The Gilf Kebir region of the Sahara—the setting of the English patient's expeditions—is a plateau stretching across southwestern Egypt and into southeastern Libya. In southwestern Egypt, just near the Libyan border, the real count and spy Almásy discovered the Cave of Swimmers in the Gilf Kebir. The rock cave with Neolithic paintings on the walls—thought to be depictions of people swimming—is the shelter into which the English patient brings the wounded Katharine, his lover.
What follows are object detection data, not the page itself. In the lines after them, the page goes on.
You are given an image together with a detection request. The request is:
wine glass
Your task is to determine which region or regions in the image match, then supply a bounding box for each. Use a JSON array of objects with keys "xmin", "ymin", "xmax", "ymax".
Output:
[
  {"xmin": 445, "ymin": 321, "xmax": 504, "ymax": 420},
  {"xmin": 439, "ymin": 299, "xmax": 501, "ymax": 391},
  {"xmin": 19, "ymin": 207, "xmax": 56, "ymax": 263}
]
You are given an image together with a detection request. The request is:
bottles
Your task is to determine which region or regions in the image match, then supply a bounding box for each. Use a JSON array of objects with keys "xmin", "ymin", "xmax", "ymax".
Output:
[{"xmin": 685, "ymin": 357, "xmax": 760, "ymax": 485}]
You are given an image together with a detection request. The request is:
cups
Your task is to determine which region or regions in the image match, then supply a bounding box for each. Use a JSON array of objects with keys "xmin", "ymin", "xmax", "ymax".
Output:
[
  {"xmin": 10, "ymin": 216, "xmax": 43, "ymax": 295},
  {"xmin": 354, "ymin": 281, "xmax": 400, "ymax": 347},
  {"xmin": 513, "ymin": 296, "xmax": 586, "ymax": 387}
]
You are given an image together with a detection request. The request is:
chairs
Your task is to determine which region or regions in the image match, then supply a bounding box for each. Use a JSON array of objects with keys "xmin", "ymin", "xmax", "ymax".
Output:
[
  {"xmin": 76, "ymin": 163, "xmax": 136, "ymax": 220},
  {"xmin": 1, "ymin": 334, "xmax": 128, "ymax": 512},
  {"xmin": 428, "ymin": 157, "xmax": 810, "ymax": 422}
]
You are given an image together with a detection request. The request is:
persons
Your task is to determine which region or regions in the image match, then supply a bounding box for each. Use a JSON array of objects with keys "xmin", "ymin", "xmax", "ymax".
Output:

Records of exploration of the formidable Sahara date back as far the 5th century BCE. The English patient carries the Histories (c. 440 BCE) of the ancient Greek writer Herodotus, which include an account of the Berber exploration of the region. European exploration of the Sahara flourished in the 19th century, supported by colonization of the region that began with Emperor Napoleon Bonaparte's French invasion of Egypt (1798–1801). In the 1920s Belgian-French explorer Georges Marie Haardt and French explorer Louis Audouin-Dubreuil became the first to cross the Sahara by car. The fabled lost oasis of Zerzura, mentioned in the novel, inspired a number of explorations of the Gilf Kebir region in the 1930s, including one led by British explorer Ralph Bagnold, accompanied by the real Count Laszlo Almásy, who inspired the character of the English patient. Although no explorers succeeded in finding Zerzura, their expeditions increased knowledge of both the region and the most effective modern methods of travel and exploration of the area.

Count Laszlo Almásy

Laszlo Almásy was born into nobility in what is now Austria. He became a desert explorer in the 1930s bent on finding the elusive oasis of Zerzura, just like the English patient. In his search he surveyed much of the Sahara, discovering some notable cave paintings, similar to the ones described in the Cave of Swimmers. As in the novel, too, Almásy became a spy for the Nazis. His primary assignment of smuggling other spies through the desert utilized his knowledge of desert geography and terrain. Interestingly, Security Service (MI5) records released from the British National Archive portray him as a rather extravagant, bumbling agent. Contrary to his passionate affair with Katharine in the novel, it is widely believed the real Count Almásy was gay. He did not suffer terrible burns nor was he nursed in Italy as the novel portrays. In fact Almásy did not die until 1951, of dysentery.

In the Skin of a Lion

Although The English Patient (1992) is not strictly a sequel to In the Skin of a Lion (1987), Ondaatje extends the stories of several characters from his earlier novel here. In the Skin of a Lion follows the life of Patrick Lewis from his boyhood days in the backwoods of Canada to his life in the big city of Toronto. It includes his love affair with Clara Dickens, the mistress of a millionaire named Ambrose Small who disappears with her. Patrick later has a relationship with Alice Gull, a former nun—and mother to Hana—who introduces him to the radical, underground labor movement. Patrick befriends a thief named Caravaggio, and the two plot to sabotage a water plant under construction as a form of protest. Patrick becomes a father figure to Hana and later reunites with Clara after Alice's accidental death. The novel tells the stories of the immigrants who help build the infrastructure of the very country in which they are treated as outsiders. Hana and Caravaggio's stories extend into The English Patient when they are reunited at the villa outside of Florence. Hana writes to her stepmother, Clara, in mourning for her father, Patrick, who has recently died in the war.